Performing crawling/scraping operations just requires a single request to the GetScrape API. By design, GetScrape only supports GET requests. In our experience this favors simplicity, usability and newbie friendliness. However, if you’re interested in POST requests, please let us know at support@rasterwise.com
Here are some examples across different languages, of how to generate a scrape operation that extracts all the links of a page in the GetScrape API:
cURL
curl --location --request GET 'https://api.rasterwise.com/v1/get-scrape?apikey=REPLACE_WITH_YOUR_API_KEY&url=https://www.apple.com&extract=links'
JavaScript
var xhr = new XMLHttpRequest();
xhr.withCredentials = true;
xhr.addEventListener("readystatechange", function () {
if (this.readyState === 4) {
console.log(this.responseText);
}
});
xhr.open(
"GET",
"https://api.rasterwise.com/v1/get-scrape?apikey=REPLACE_WITH_YOUR_API_KEY&url=https://www.apple.com&extract=links"
);
xhr.send();
NodeJS
var request = require("request");
var options = {
method: "GET",
url:
"https://api.rasterwise.com/v1/get-scrape?apikey=REPLACE_WITH_YOUR_API_KEY&url=https://www.apple.com&extract=links",
headers: {},
};
request(options, function (error, response) {
if (error) throw new Error(error);
console.log(response.body);
});
Ruby
require "uri"
require "net/http"
url = URI("https://api.rasterwise.com/v1/get-scrape?apikey=REPLACE_WITH_YOUR_API_KEY&url=https://www.apple.com&extract=links")

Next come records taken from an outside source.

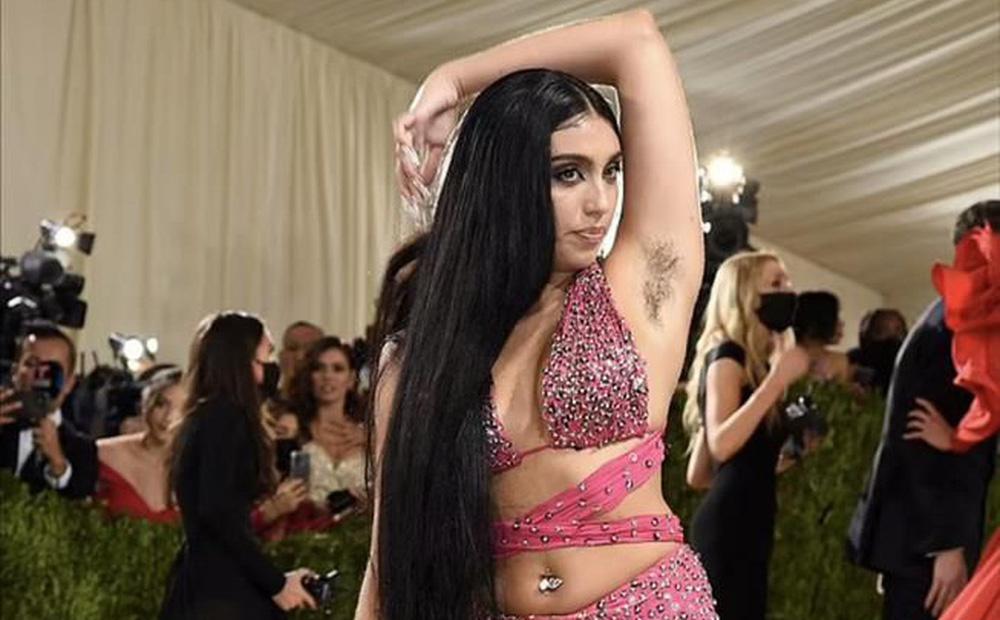 Con gái Madonna mặc hở hang, khoe lông nách và tạo dáng khó hiểu trên thảm đỏ Met Gala 2021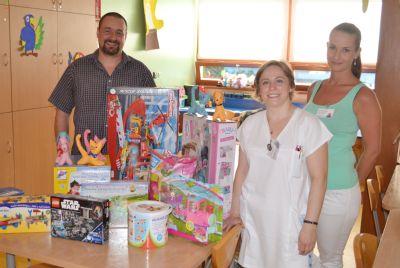 Nové hračky zpříjemní dětem hospitalizovaným v Nemocnici Valašské Meziříčí letní prázdniny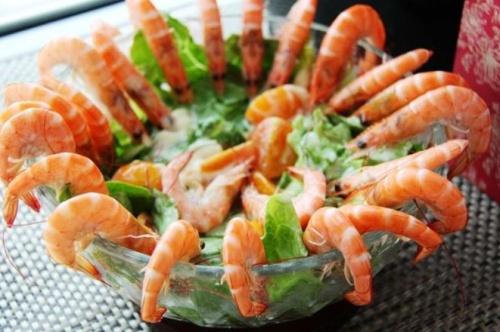 Салаты с креветками - 2 рецепта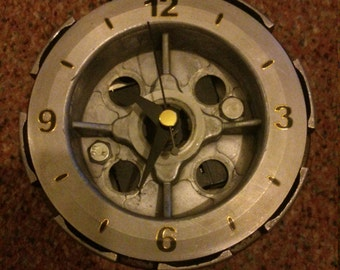 Clutch desk clock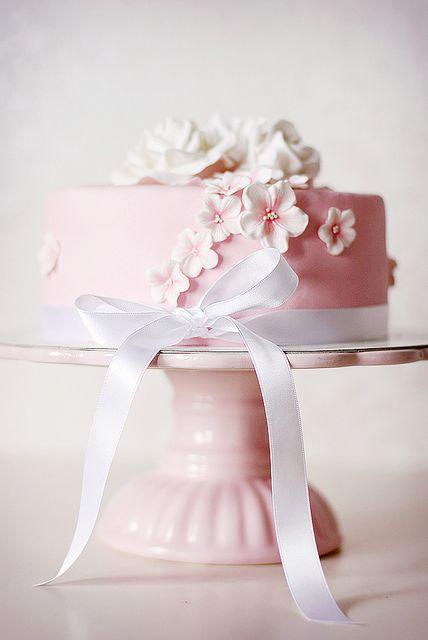 Pink birthday cake | Flickr: Intercambio de fotos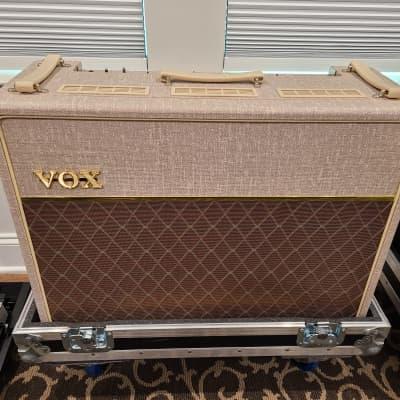 Vox Handwired AC30 w/Alnico Blues & Roadcase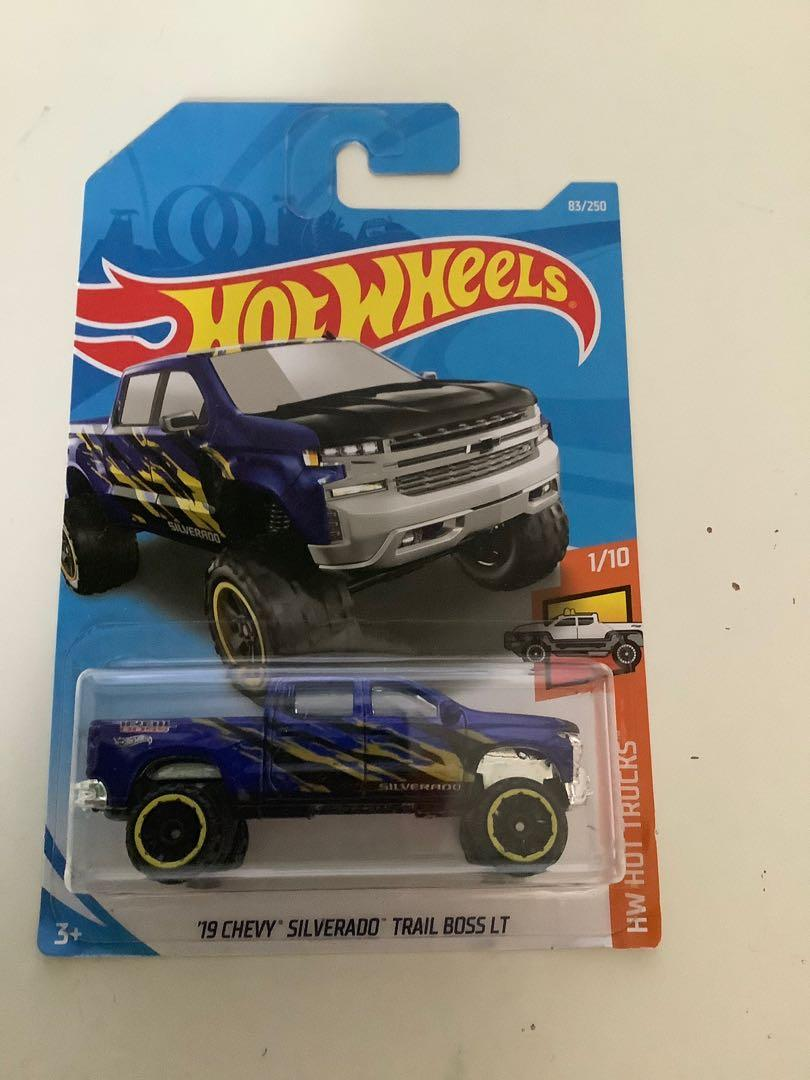 Hot wheels 2019 Chevrolet Chevy Silverado trail boss LTD diecast truck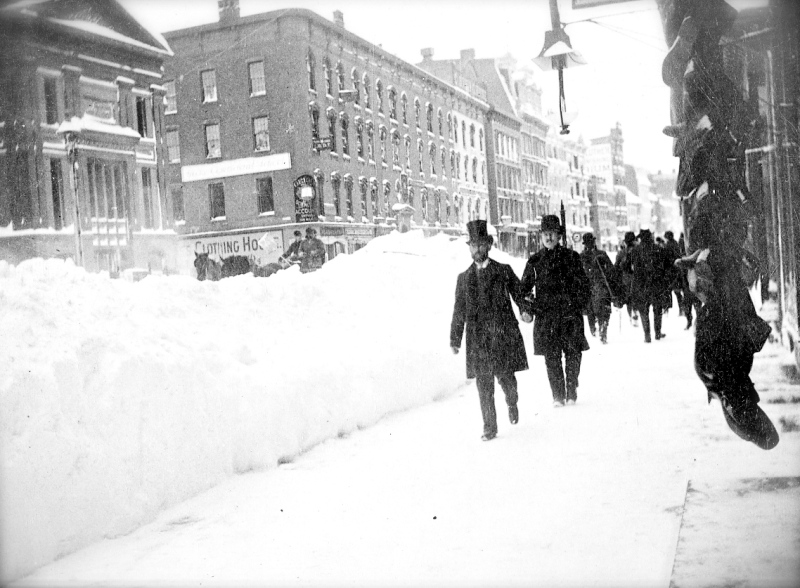 Blizzard-of-1888-Broadway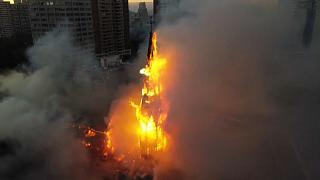 Brennende Kirche in Santiago de Chile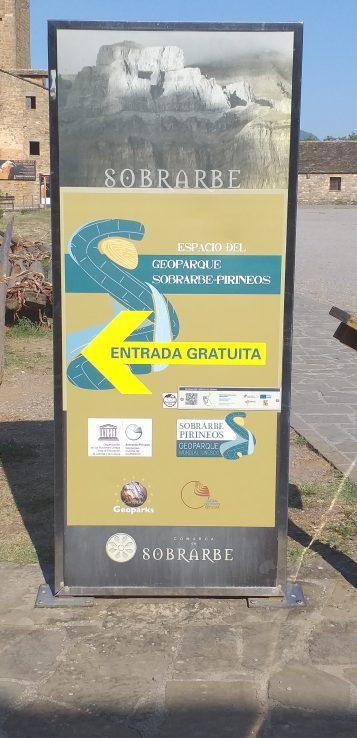 Entrada al Geoparque Sobrarbe - Pirineos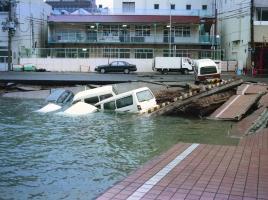 スマホ、ビニール傘、車のキーなど、車が水没した時、なにを使えば窓ガラスが割れる?
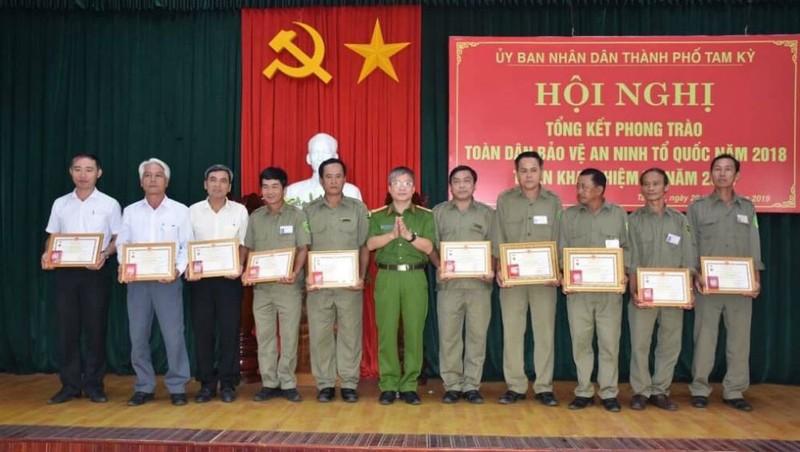 Cả hệ thống chính quyền Quảng Nam tổ chức phong trào quần chúng bảo vệ ANTQ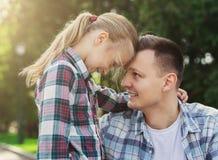 Abarcamiento cariñoso del padre y de la hija Foto de archivo libre de regalías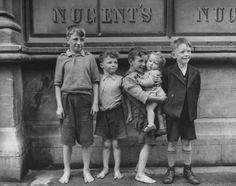 Get premium, high resolution news photos at Getty Images Old Pictures, Old Photos, Ireland Pictures, Irish Famine, Irish Eyes Are Smiling, Kids Laughing, Irish Girls, Dublin City, Dublin Ireland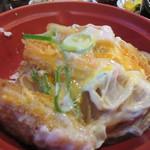 60682470 - カツ丼はやや小ぶりのミニカツ丼、これでも蕎麦と一緒なんでお腹一杯になりました。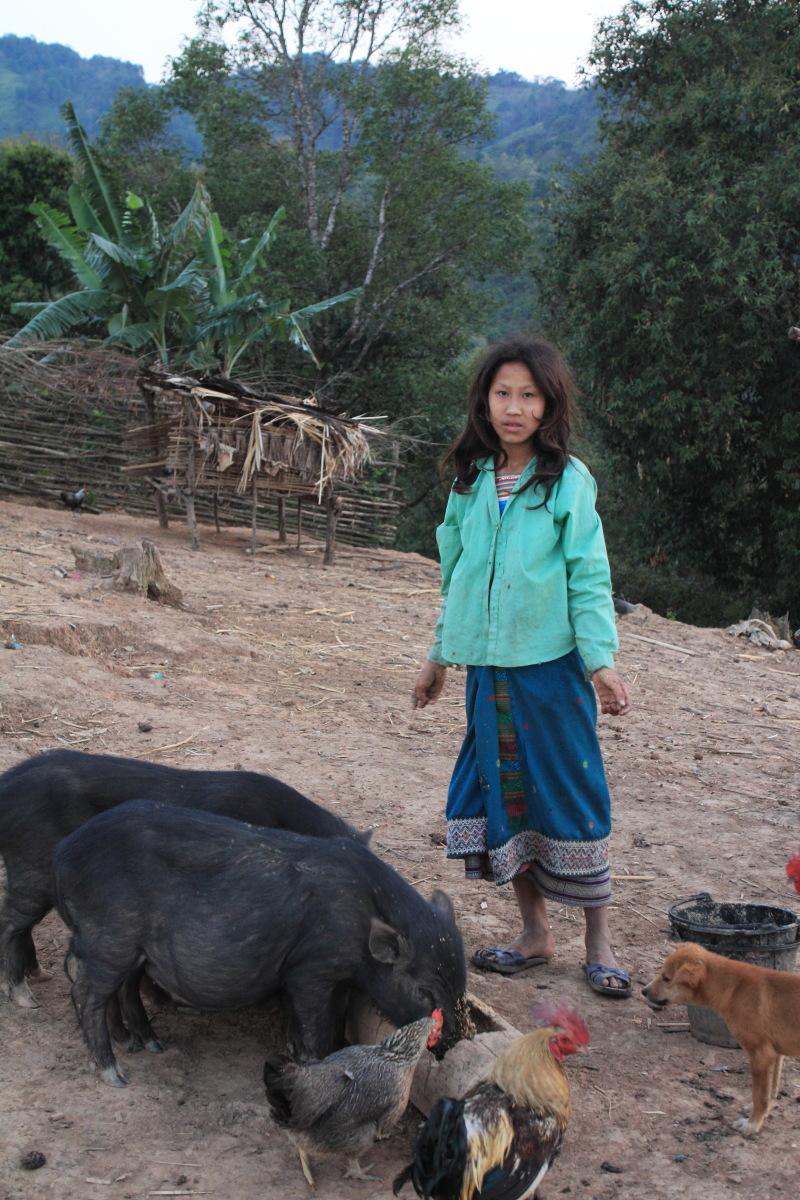 ルアンナムター  ラフ族の村の女たち_b0061717_129847.jpg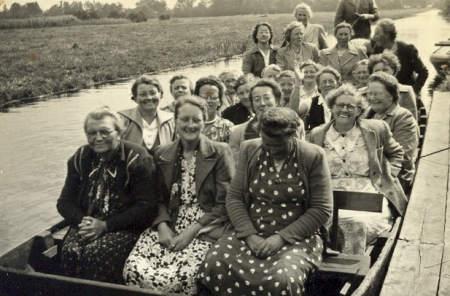 NR939 Vrouwen Vereniging Tjerkwerd-Dedgum in boot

https = Net::HTTP.new(url.host, url.port)
https.use_ssl = true
request = Net::HTTP::Get.new(url)
response = https.request(request)
puts response.read_body
Python
import http.client
conn = http.client.HTTPSConnection("api.rasterwise.com")
payload = ''
headers = {}
conn.request("GET", "/v1/get-scrape?apikey=REPLACE_WITH_YOUR_API_KEY&url=https://www.apple.com&extract=links", payload, headers)
res = conn.getresponse()
data = res.read()
print(data.decode("utf-8"))
Java
OkHttpClient client = new OkHttpClient().newBuilder()
.build();
Request request = new Request.Builder()
.url("https://api.rasterwise.com/v1/get-scrape?apikey=REPLACE_WITH_YOUR_API_KEY&url=https://www.apple.com&extract=links")
.method("GET", null)
.build();
Response response = client.newCall(request).execute();
Go
package main
import (
"fmt"
"net/http"
"io/ioutil"
)
func main() {
url := "https://api.rasterwise.com/v1/get-scrape?apikey=REPLACE_WITH_YOUR_API_KEY&url=https://www.apple.com&extract=links"
method := "GET"
client := &http.Client {
}
req, err := http.NewRequest(method, url, nil)
if err != nil {
fmt.Println(err)
return
}
res, err := client.Do(req)
if err != nil {
fmt.Println(err)
return
}
defer res.Body.Close()
body, err := ioutil.ReadAll(res.Body)
if err != nil {
fmt.Println(err)
return
}
fmt.Println(string(body))
}
PHP
<?php
require_once 'HTTP/Request2.php';
$request = new HTTP_Request2();
$request->setUrl('https://api.rasterwise.com/v1/get-scrape?apikey=REPLACE_WITH_YOUR_API_KEY&url=https://www.apple.com&extract=links');
$request->setMethod(HTTP_Request2::METHOD_GET);
$request->setConfig(array(
'follow_redirects' => TRUE
));
try {
$response = $request->send();
if ($response->getStatus() == 200) {
echo $response->getBody();
}
else {
echo 'Unexpected HTTP status: ' . $response->getStatus() . ' ' .
$response->getReasonPhrase();
}
}
catch(HTTP_Request2_Exception $e) {
echo 'Error: ' . $e->getMessage();
}
C
var client = new RestClient("https://api.rasterwise.com/v1/get-scrape?apikey=REPLACE_WITH_YOUR_API_KEY&url=https://www.apple.com&extract=links");
client.Timeout = -1;
var request = new RestRequest(Method.GET);
IRestResponse response = client.Execute(request);
Console.WriteLine(response.Content);
The code snippets above should be enough to get started and generate a simple scrape operation that extracts all the links of a page. The base example is a good start to start adding other parameters that control the outcome (crawl/scrape result).